Bien que la majorité des messages ne s’adresse à personne en particulier, certains n’ont pas hésité à interpeller la ministre de la sécurité, Patricia Bullrich, ou le secrétaire d’Etat aux droits humains, Claudio Avruj. Samedi, le militant de défense des droits humains et Prix Nobel de la paix, Adolfo Perez Esquivel, avait ouvertement rendu l’Etat responsable, sommant la ministre de démissionner.
Deux jours avant le début de la mobilisation en ligne, la procureure générale chargée de l’affaire, Silvina Avila, avait modifié le motif de l’enquête, dont l’intitulé est désormais « disparition forcée de personne », ce qui implique de facto les forces de l’ordre comme principales suspectes dans l’affaire, à la requête de la famille Maldonado.

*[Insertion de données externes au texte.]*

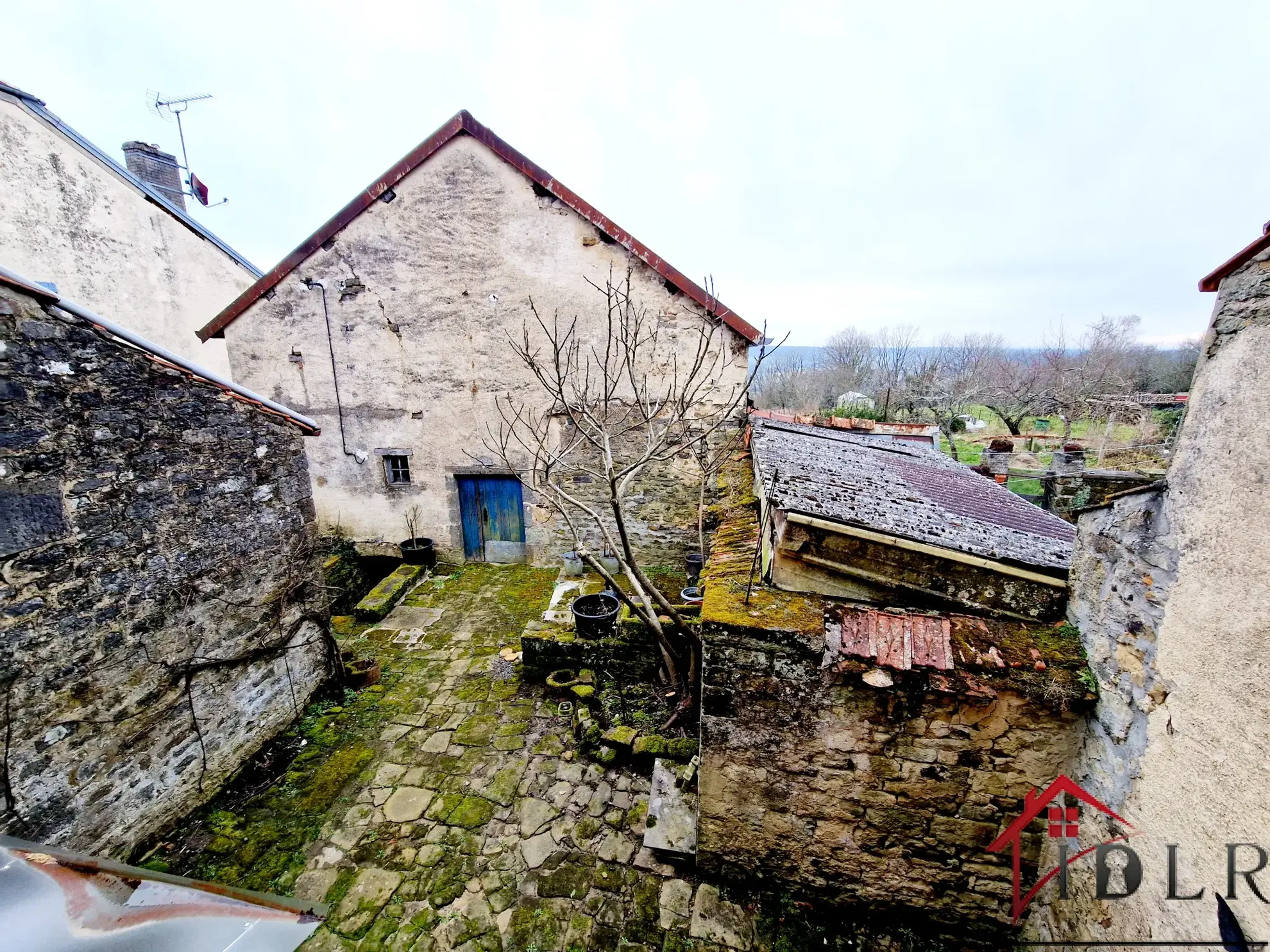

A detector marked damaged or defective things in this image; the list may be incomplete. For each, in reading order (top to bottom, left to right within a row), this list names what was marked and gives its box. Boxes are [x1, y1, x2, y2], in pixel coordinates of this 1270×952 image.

rusty metal roof edge [192, 110, 757, 345]
rusty metal roof edge [1199, 230, 1270, 293]
broken roof tile pile [747, 421, 1077, 571]
rusty metal roof edge [1, 832, 327, 924]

Le concept de « disparition forcée » est, selon l’ONU, « l’arrestation, la détention, l’enlèvement ou toute autre forme de privation de liberté par des agents de l’Etat ou par des personnes ou des groupes de personnes qui agissent avec l’autorisation, l’appui ou l’acquiescement de l’Etat ».
Les messages s’accompagnent parfois de photos et de dessins, voire de petites histoires, avec toujours, en conclusion, l’interrogation sur le sort de Santiago Maldonado. Parmi les messages les plus viraux, celui de Rubén Lopez, fils de Jorge Julio Lopez. Cet opposant à la dictature argentine (1976-1983) avait disparu le 18 septembre 2006, quelques jours après avoir témoigné lors de son procès contre un policier, Miguel Etchecolatz, par la suite condamné à la prison à perpétuité pour crimes contre l’humanité. Le message de son fils a été partagé plus de 7 000 fois sur Facebook.
« Tout le monde sait qui était mon père. Où se trouve Santiago Maldonado !!! ».
Le spectre de la dictature, trente ans après
Des personnalités politiques argentines et étrangères se son jointes à la mobilisation en ligne, comme l’ex-présidente argentine Cristina Kirchner — à la tête de l’opposition au gouvernement de centre-droit de Mauricio Macri — ou Pablo Iglesias, le chef de la formation de gauche radicale espagnole Podemos.
Patricia Bullrich et le juge chargé de l’enquête, Guido Otranto, assurent, eux, qu’« aucun indice ne prouve » que la gendarmerie soit en cause. La ministre a insisté sur sa « forte conviction » concernant l’innocence des forces de l’ordre qu’elle dirige. Elle s’est dite « angoissée » par les accusations et les comparaisons avec la dictature militaire argentine, responsable de l’enlèvement, de la torture et de la disparition d’environ 30 000 personnes de 1976 à 1983.
Plusieurs témoins assurent avoir vu Santiago Maldonado pour la dernière fois le 1er août, lorsque les forces de l’ordre ont chargé violemment les manifestants à Cushamen, interpellant le jeune homme et l’embarquant dans une camionnette.
Diverses organisations de défense des droits humains — dont celles des Mères et des Grands-Mères de la place de Mai, fondées par des familles de disparus de la dictature militaire — ont prévu de poursuivre la mobilisation, cette fois dans les rues mêmes de Buenos Aires. Le rassemblement est prévu le vendredi 1er septembre sur la place de Mai, devant la Casa Rosada — le palais présidentiel —, afin de marquer un mois exact de recherches du jeune homme et d’exiger à nouveau des réponses de la part du gouvernement.